Multiple Regression Analysis Model Formation: Checking Significance of Independent Variables

Use the following results:

Variable Coefficient Standard Error t Statistic p Value
INTERCEPT -0.02686 0.06905 -0.39 0.7034
FOREIMP 0.79116 0.06295 12.57 0.0000
MIDSOLE 0.60484 0.07174 8.43 0.0000

A. Construct a 95% confidence interval estimate of the population slope between durability and forefoot shock-absorbing capability

Step 1: The formula for creating the confidence interval for the population parameter is given as follows:

Sample estimate ± tα/2 *standard error
Step 2: To calculatetα/2, use the Excel function TINV.
Go to Formulas -> More Functions -> Statistical -> TINV
Multiple Regression Analysis Model Formation image 1

In the TINV dialog box, enter the probability as 0.05 and degrees of freedom as 12 (=n – 2-1)

Multiple Regression Analysis Model Formation image 2

This gives the value of t12,0.05 as 2.17

Step 3: Use the formula described in Step 1 to get the confidence interval for the population slope.

Confidence interval= 0.79116 ± (2.17*0.06295)
= 0.79116 ± (0.136)
= (0.655, 0.927)

B. At the 0.05 level of significance, determine whether each independent variable make a significant contribution to the regression model. On the basis of these results, indicate the independent variables to include in this model.

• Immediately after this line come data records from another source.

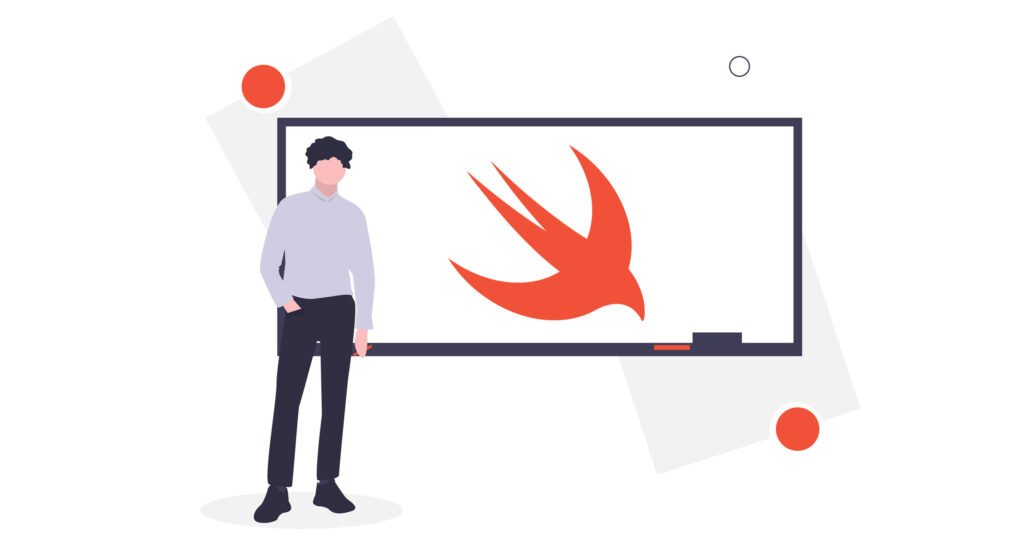 How to Learn Swift QA Round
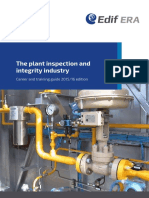 Edif Plant Inspector Career and Training Guide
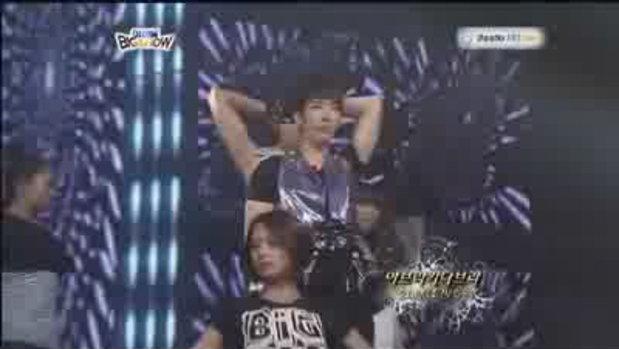 2AM Cover Dance Brown Eye Girls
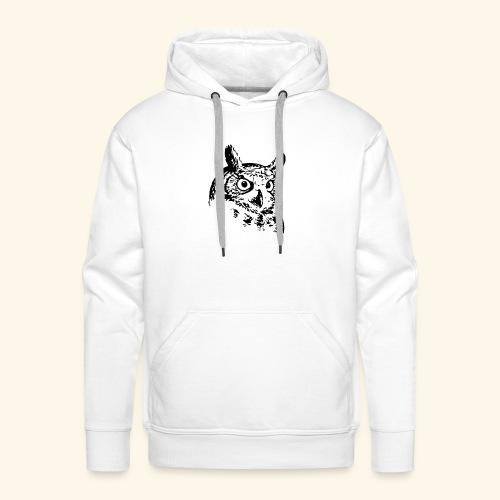 Owl - Männer Premium Hoodie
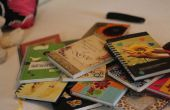 Comment commencer la rédaction d'un Journal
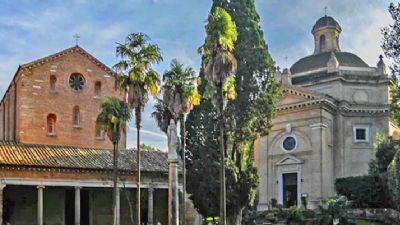 Visite guidate - I Monaci Trappisti e l'Abbazia delle Tre Fontane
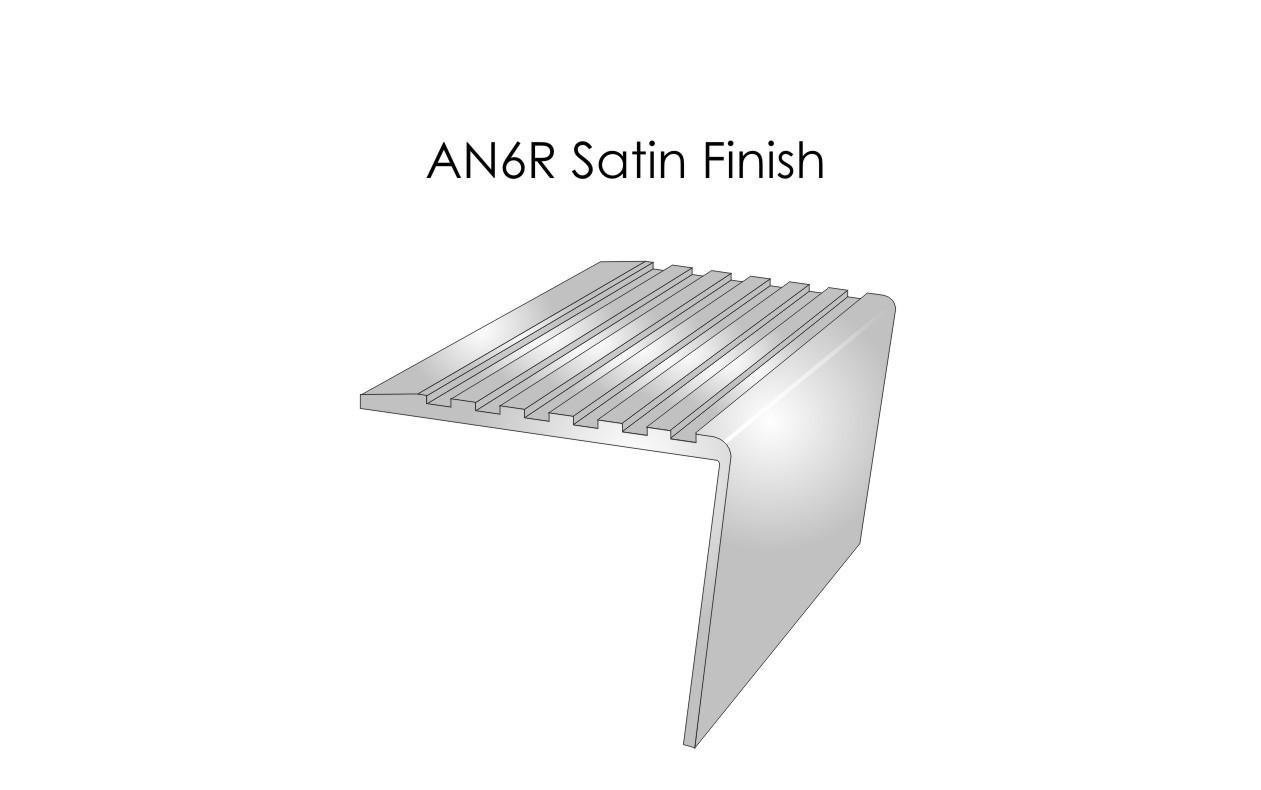 AN6R Satin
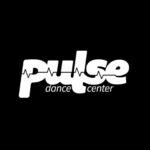 ✰✰ Pulse Dance Center ✰✰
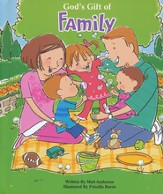 God's Gift of Family, Recordable Story Book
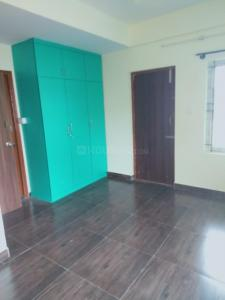 Gallery Cover Image of 1150 Sq.ft 3 BHK Apartment for rent in Devinagar for 20000
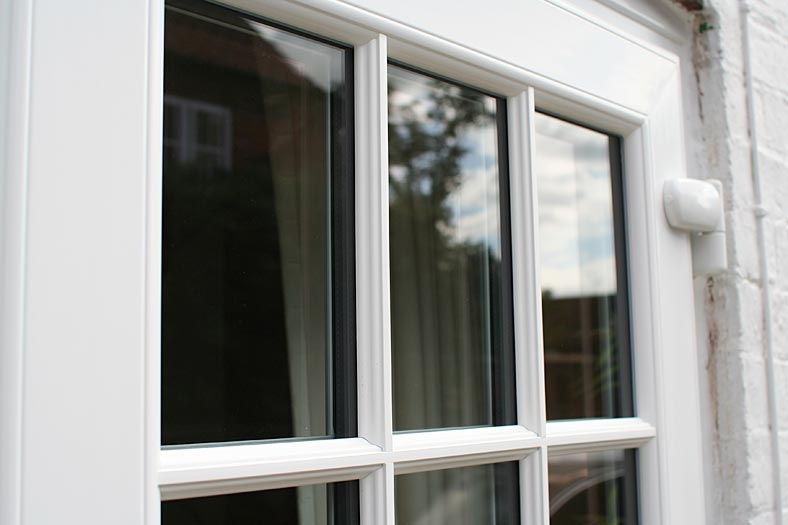 glass-double-glazed-units-29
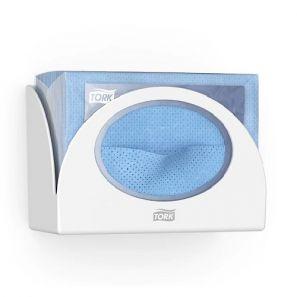Торк - Диспенсър за почистващи кърпи W4 - бял - (655100-38)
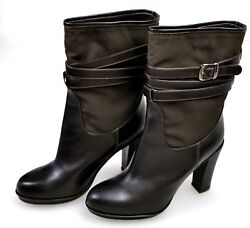 Twin-set Woman High Over Ankle Boots Booties Winter Leather Nylon A1/c/c82120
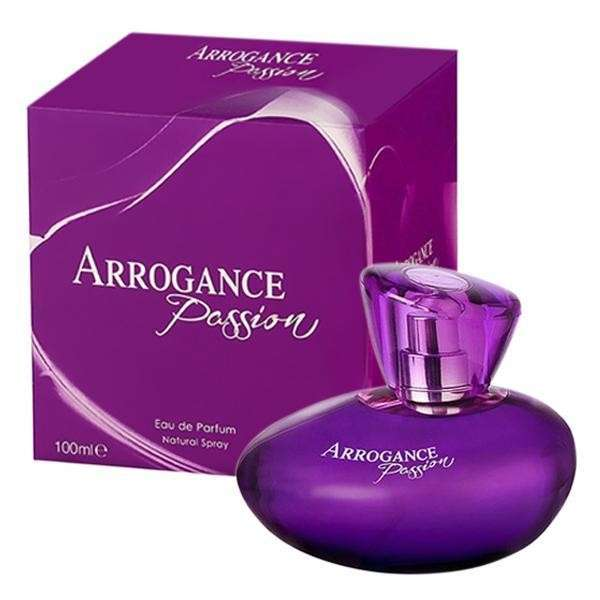 Perfume Arrogance Passion Eau de Parfum Feminino 100 ml - 2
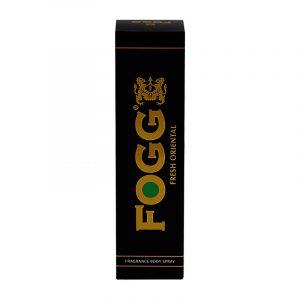 Fogg Body Spray Men Fresh Oriental, 120 ml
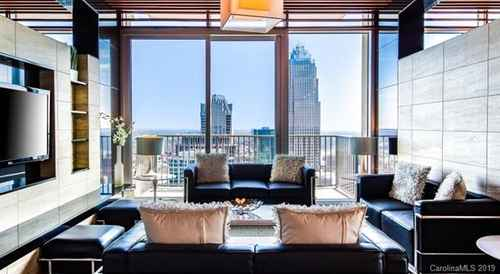 Gallery thumbnail for 215 N Pine Street Unit 3509 Charlotte NC 28202 28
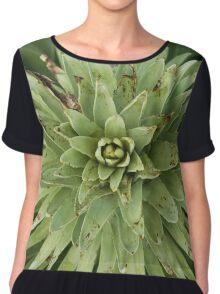 The Plant Chiffon Top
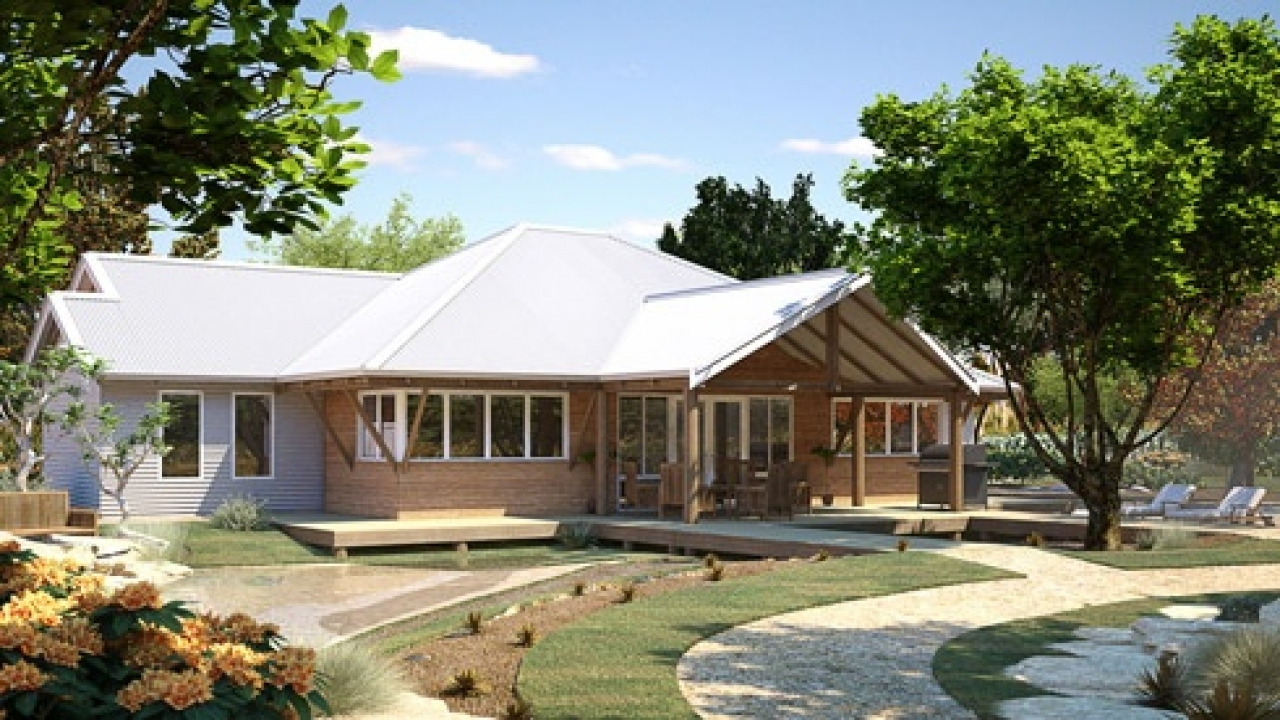 Country Western Designs Home Plans Old Country Homes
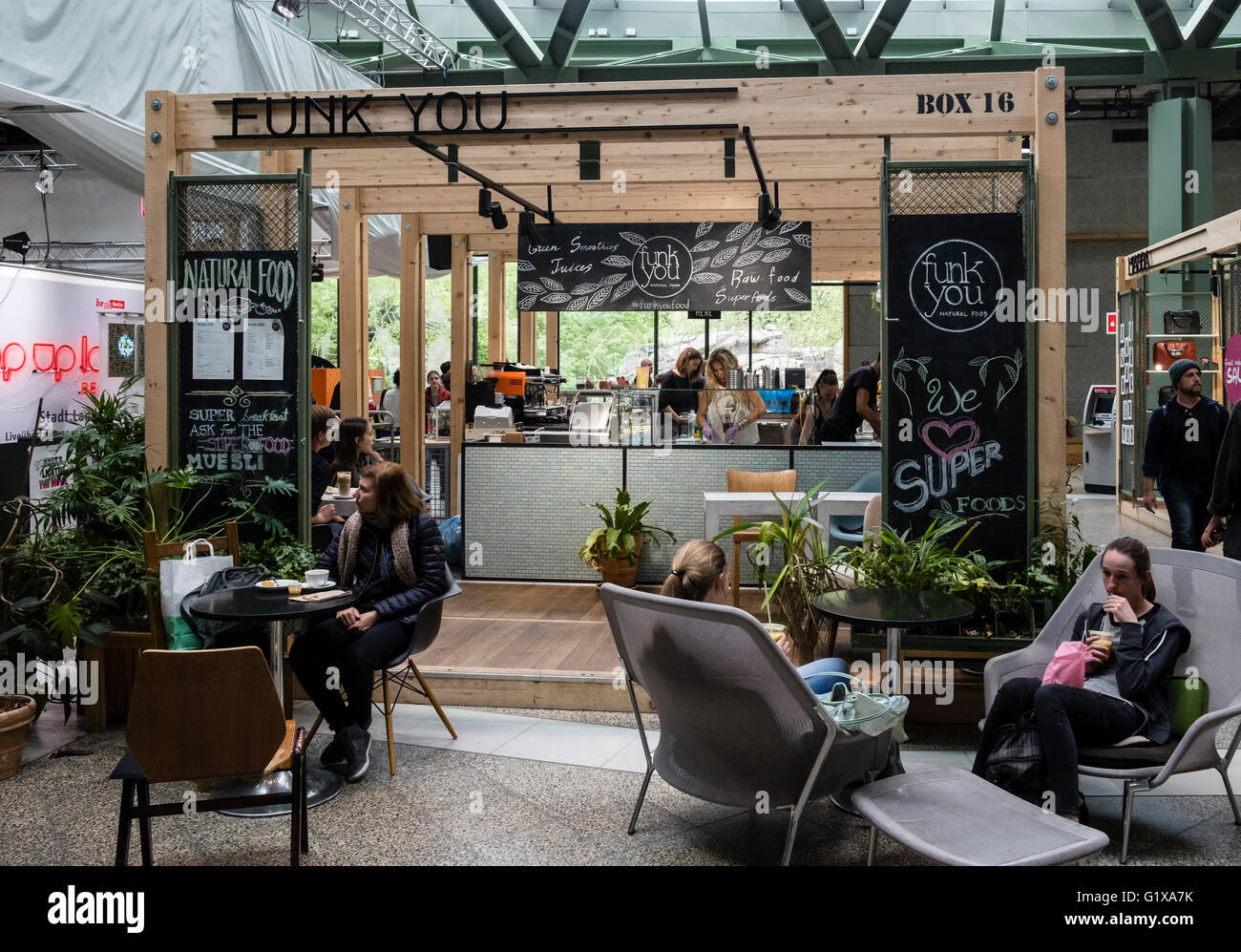 pop up cafe inside new bikini berlin shopping mall in charlottenburg stock photo 104455671 alamy. Black Bedroom Furniture Sets. Home Design Ideas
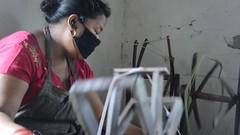 Basic Tools (www.WeAreHum.org) Tags: textile nepal thread bobbins gandhi tulsi ashram school for women kathmandu sowing weaving winds threads mechanical loom wood shuttles feet arts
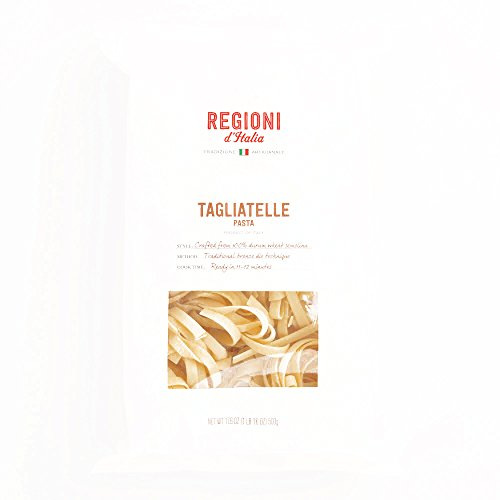 Regioni d'Italia Tagliatelle Pasta 17.6 oz each (2 Items Per Order, not per case) ()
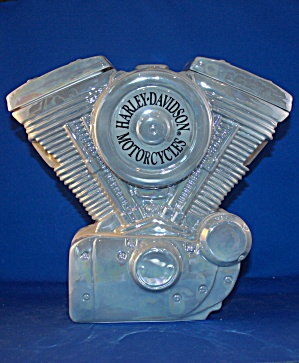 HARLEY DAVIDSON ENGINE COOKIE JAR (Image1)
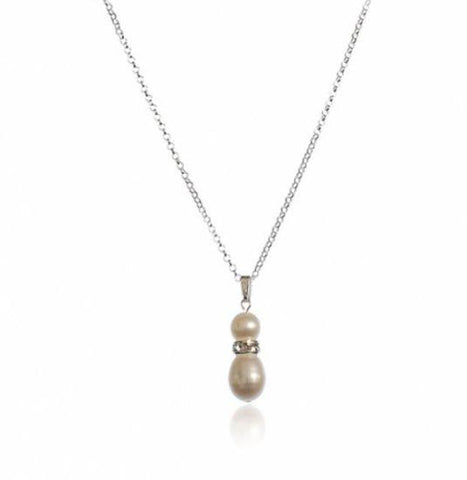 Grace Freshwater Pearl and Diamante Rondelle Pendant-Starlet Jewellery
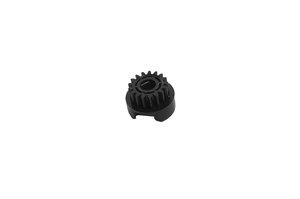 Ricoh MP-7500 Smart Brush Roller Gear Aficio 2060-2075 (B065-2425)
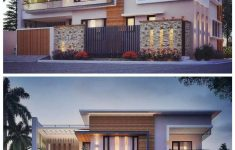 Images Of Beautiful Duplex Houses Unique Ultra Modern Duplex House With 1 Family Rent Block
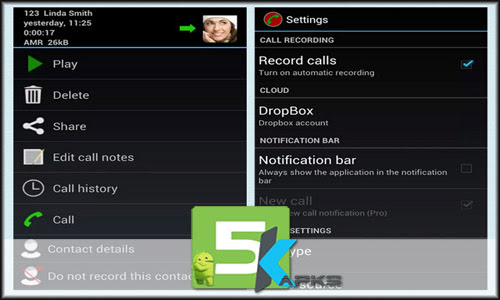 Automatic Call Recorder Pro free apk full download 5kapks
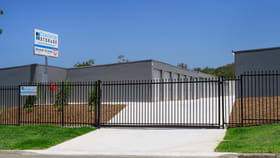 Factory, Warehouse & Industrial commercial property for lease at 23 Business Circuit Wauchope NSW 2446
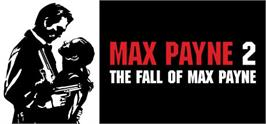 Banner artwork for Max Payne 2.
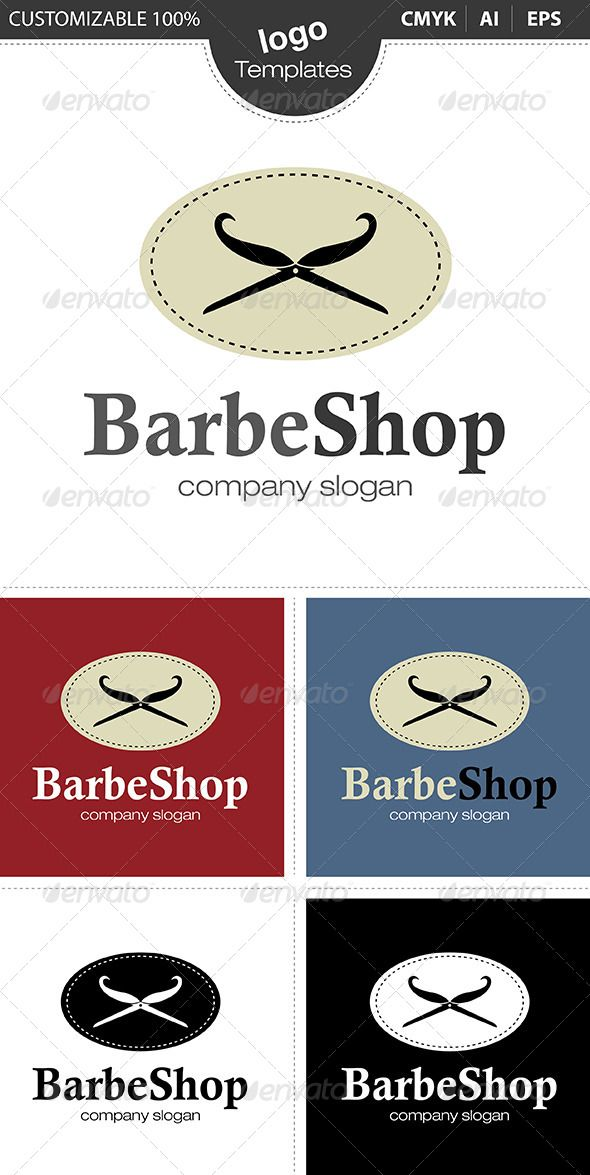 Barbe Shop Logo #GraphicRiver The Pack included: Ai, EPS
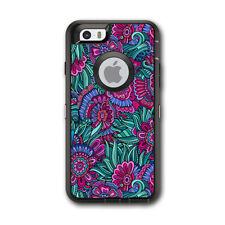 Skin Decal for Otterbox Defender iPhone 6 Case / Floral Flowers Retro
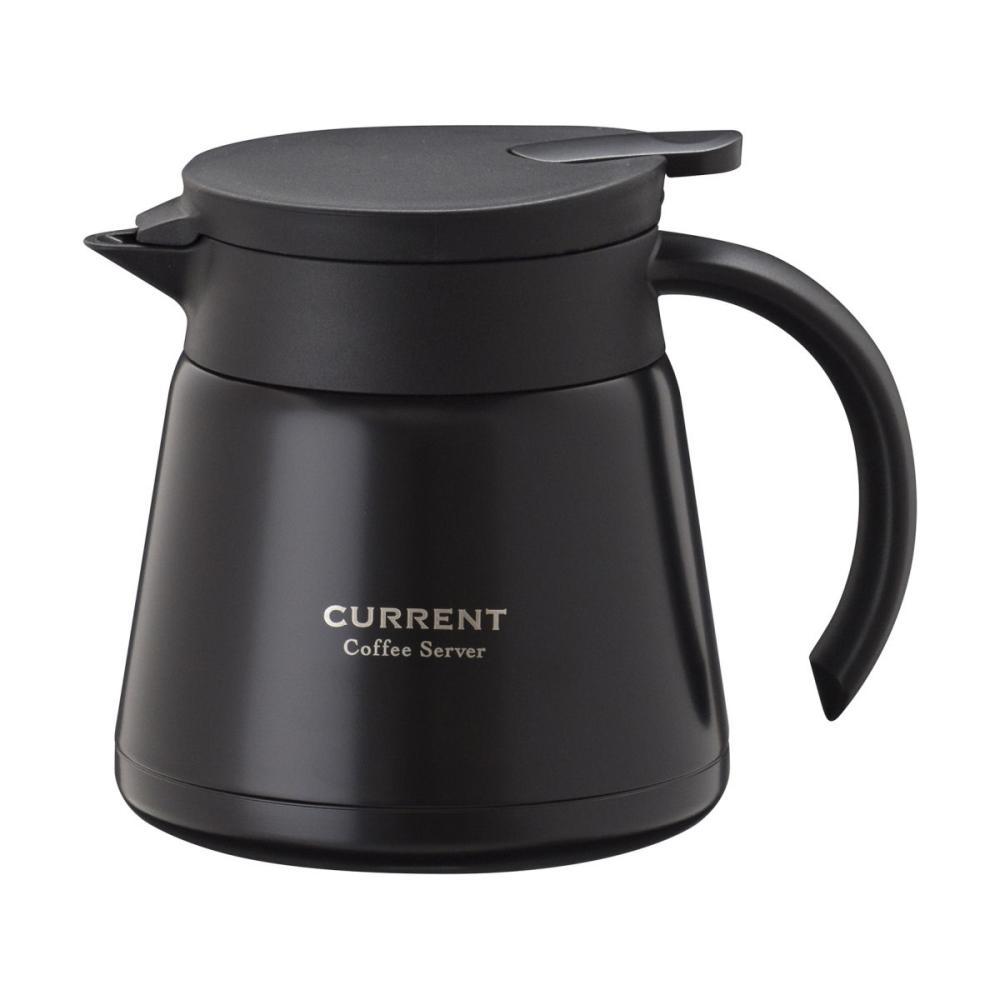 カレント保温ができるコーヒーサーバー 各種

Testing significance of the variable FOREIMP (b)
Step 1: establish the null and alternate hypothesis:
Null hypothesis: H0: b=0
Alternate hypothesis: H1:b ≠ 0
Step 2: t test will be used.
α= 0.05
Step 3: Establish the decision criteria: Reject H0 when tcal > critical value
Step 4: Critical value = 2.17 	(from part A above)
tcal = 12.57			(from the regression results given)
Step 5: Since tcal > critical value, we reject the null hypothesisH0.
Thus, the variable FOREIMP makes a significant contribution to the model

Testing significance of the variable MIDSOLE (c)
Step 1: Establish the null and alternate hypothesis:
Null hypothesis: H0: c = 0
Alternate hypothesis: H1: c ≠ 0
Step 2: t test will be used.
α= 0.05
Step 3: Establish the decision criteria: Reject H0 when tcal > critical value
Step 4: Critical value = 2.167 (from part A above)
tcal = 8.43 (from the regression results given)
Step 5: Since tcal > critical value, we reject the null hypothesisH0.
Thus, the variable MIDSOLE makes a significant contribution to the model

Therefore, we can conclude that both the given variable have a significant contribution to the explanatory power of the regression model. Therefore, both these variables should be included.